Несколькими минутами позже, когда я выходил из патио, на меня опять залаял пес, только теперь уже никто его не остановил. Из дома донеслись рыдания. Вот и все, если не считать мелочей, всегда всплывающих после того, как течение времени уносит главное. Оказалось, молодой крестьянин был женихом Эстелы, и приехал он как раз в тот злосчастный день — это был день ее рождения, ей исполнилось девятнадцать лет. И еще: по дороге на кладбище порывом ветра у него выбило из-под пиджака галстук — красный с лиловыми разводами.

Вот я и говорю: быть может, смерть и не кажется тяжелой утратой, если умирает не близкий тебе человек, но все же больно видеть, как на твоих глазах люди растут, мечтают, девочки становятся взрослыми, и знать, чем все это порой кончается. Поэтому, встретив на улице девушку, я невольно отвожу глаза, чтобы потом не мучить себя мыслью: что-то сталось с теми девичьими косами, убранными полевыми цветами?

1956.

Колесо счастья

(Перевод Н. Болотнер)

С кино у меня особые счеты. Да, да! Не могу смотреть фильмы спокойно: все во мне переворачивается, а в голове такой сумбур, что и черт ногу сломит. Вот посудите. Когда я смотрю фильм об Америке — я бравый ковбой, когда о любви — герой-любовник. Я даже бываю маленьким мальчиком, который спасает жизнь своей матери или отцу.

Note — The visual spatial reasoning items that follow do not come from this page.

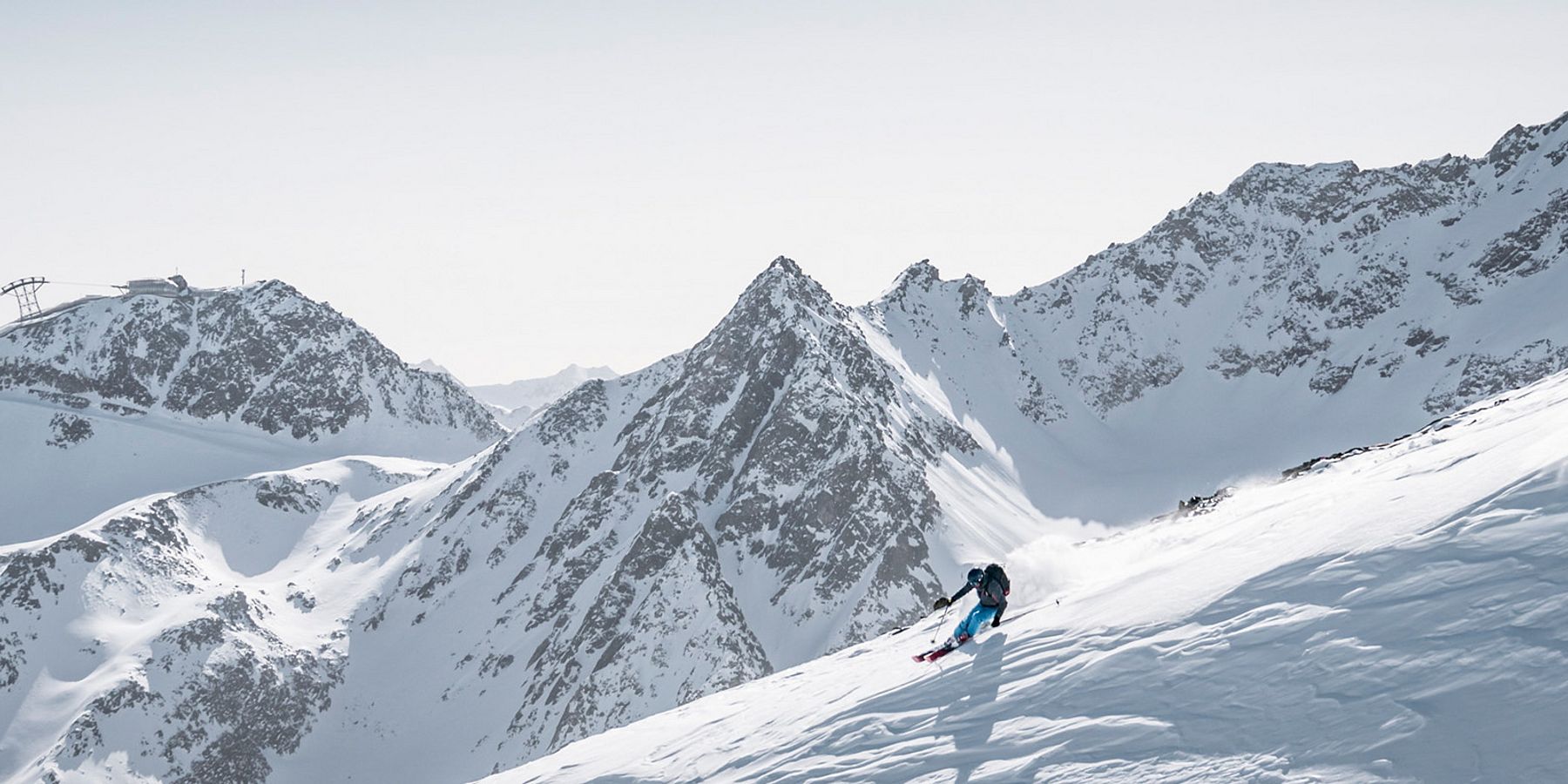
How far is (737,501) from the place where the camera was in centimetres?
14400

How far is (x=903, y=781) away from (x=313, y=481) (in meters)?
197

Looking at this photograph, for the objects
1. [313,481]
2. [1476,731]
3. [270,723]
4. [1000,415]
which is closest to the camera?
[1476,731]

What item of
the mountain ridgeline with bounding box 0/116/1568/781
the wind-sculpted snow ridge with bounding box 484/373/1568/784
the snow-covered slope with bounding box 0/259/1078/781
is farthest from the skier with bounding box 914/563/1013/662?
the mountain ridgeline with bounding box 0/116/1568/781

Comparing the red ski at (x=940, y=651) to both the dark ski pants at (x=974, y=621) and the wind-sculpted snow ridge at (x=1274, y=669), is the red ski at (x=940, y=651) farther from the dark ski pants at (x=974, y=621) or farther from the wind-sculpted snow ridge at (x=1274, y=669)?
the wind-sculpted snow ridge at (x=1274, y=669)

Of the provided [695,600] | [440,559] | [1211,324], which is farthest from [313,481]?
[1211,324]

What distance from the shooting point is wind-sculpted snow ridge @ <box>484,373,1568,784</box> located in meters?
10.1

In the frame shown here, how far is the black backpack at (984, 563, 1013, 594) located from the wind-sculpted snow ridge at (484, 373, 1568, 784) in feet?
2.10

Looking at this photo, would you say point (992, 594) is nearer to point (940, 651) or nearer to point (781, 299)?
point (940, 651)

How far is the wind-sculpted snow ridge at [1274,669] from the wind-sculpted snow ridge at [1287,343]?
136 metres

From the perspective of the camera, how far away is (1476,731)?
31.3ft

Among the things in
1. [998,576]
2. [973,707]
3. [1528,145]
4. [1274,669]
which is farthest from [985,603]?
[1528,145]

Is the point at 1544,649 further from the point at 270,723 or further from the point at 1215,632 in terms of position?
the point at 270,723

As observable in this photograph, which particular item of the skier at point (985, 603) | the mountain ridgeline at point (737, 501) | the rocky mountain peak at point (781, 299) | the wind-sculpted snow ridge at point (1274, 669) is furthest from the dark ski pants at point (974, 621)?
the rocky mountain peak at point (781, 299)

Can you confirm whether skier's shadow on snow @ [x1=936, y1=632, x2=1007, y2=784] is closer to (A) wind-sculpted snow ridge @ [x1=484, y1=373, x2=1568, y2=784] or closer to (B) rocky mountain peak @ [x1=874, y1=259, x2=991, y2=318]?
(A) wind-sculpted snow ridge @ [x1=484, y1=373, x2=1568, y2=784]
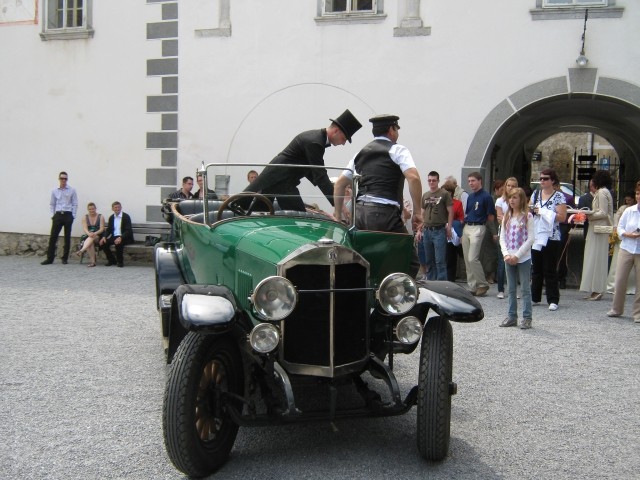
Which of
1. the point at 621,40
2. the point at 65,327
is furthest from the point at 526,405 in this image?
the point at 621,40

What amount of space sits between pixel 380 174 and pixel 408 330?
1594mm

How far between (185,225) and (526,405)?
9.08ft

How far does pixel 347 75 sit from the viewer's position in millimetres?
12414

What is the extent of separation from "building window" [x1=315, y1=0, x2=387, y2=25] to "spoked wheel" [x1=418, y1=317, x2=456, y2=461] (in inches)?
354

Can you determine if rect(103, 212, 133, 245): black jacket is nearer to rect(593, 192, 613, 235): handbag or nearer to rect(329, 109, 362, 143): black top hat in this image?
rect(593, 192, 613, 235): handbag

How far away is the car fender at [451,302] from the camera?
4371mm

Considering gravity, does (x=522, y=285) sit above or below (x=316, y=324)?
below

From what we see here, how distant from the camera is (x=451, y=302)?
443 centimetres

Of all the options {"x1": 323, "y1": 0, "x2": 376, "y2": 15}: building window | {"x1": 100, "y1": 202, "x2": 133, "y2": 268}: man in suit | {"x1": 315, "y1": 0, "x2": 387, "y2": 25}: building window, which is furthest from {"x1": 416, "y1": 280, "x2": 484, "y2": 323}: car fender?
{"x1": 100, "y1": 202, "x2": 133, "y2": 268}: man in suit

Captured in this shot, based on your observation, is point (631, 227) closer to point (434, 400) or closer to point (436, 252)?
point (436, 252)

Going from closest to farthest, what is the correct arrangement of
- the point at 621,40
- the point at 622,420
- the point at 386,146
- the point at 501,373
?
the point at 622,420 → the point at 386,146 → the point at 501,373 → the point at 621,40

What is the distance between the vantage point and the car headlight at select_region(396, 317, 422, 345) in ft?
14.1

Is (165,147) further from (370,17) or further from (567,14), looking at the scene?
(567,14)

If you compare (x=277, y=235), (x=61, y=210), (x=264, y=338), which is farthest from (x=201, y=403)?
(x=61, y=210)
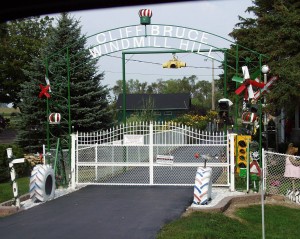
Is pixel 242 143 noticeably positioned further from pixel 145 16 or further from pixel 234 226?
pixel 145 16

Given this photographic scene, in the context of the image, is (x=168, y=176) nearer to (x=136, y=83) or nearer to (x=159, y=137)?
(x=159, y=137)

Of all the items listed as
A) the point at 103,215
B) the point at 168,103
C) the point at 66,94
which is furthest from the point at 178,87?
the point at 103,215

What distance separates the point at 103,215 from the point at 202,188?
2.41 meters

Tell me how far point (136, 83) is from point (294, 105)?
8776cm

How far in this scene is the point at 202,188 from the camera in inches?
429

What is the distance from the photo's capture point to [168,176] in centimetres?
1515

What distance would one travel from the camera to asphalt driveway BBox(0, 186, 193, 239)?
324 inches

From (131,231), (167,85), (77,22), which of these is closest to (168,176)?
(131,231)

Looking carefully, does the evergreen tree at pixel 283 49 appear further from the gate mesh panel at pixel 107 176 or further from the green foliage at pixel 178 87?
the green foliage at pixel 178 87

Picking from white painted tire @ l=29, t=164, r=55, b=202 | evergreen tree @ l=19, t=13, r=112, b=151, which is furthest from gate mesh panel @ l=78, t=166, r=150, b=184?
evergreen tree @ l=19, t=13, r=112, b=151

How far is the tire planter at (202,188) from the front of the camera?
35.7 ft

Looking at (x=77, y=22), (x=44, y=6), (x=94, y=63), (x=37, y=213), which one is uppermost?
(x=77, y=22)

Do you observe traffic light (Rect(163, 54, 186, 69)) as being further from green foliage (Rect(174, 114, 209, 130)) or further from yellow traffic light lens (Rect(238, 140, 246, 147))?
green foliage (Rect(174, 114, 209, 130))

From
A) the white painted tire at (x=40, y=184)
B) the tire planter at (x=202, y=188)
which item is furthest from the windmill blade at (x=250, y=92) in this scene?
the white painted tire at (x=40, y=184)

Но стоит мне выйти из кино — и я снова становлюсь самим собой.

Вот, к примеру, смотрел я как-то на днях фильм об одном бедном парне, вроде меня. Он умирал с голоду, но так, как умирают только в кино. Видели бы вы его квартирку! Диванчик чистенький, удобный, и вся мебель такая, что у нас здесь, в Беласкоаине, она обошлась бы вам в две-три сотенки. Может, он действительно был беден, но я-то прекрасно знаю цену словам: «Жизнь принадлежит тем, кто за нее борется», «Моя вера поддерживает меня и возвышает» — и прочее, они хоть кого вдохновят. Не правда ли? Так вот этот умирающий работал на большой фабрике. Трудно сказать, что на ней производили. Там была высокая труба, которая дымила и оглушительно ревела, да сновало множество людей в одинаковых шапочках. У каждого небольшой металлический чемоданчик с наклейкой «счастливчик», а внутри — бутерброд с сосиской.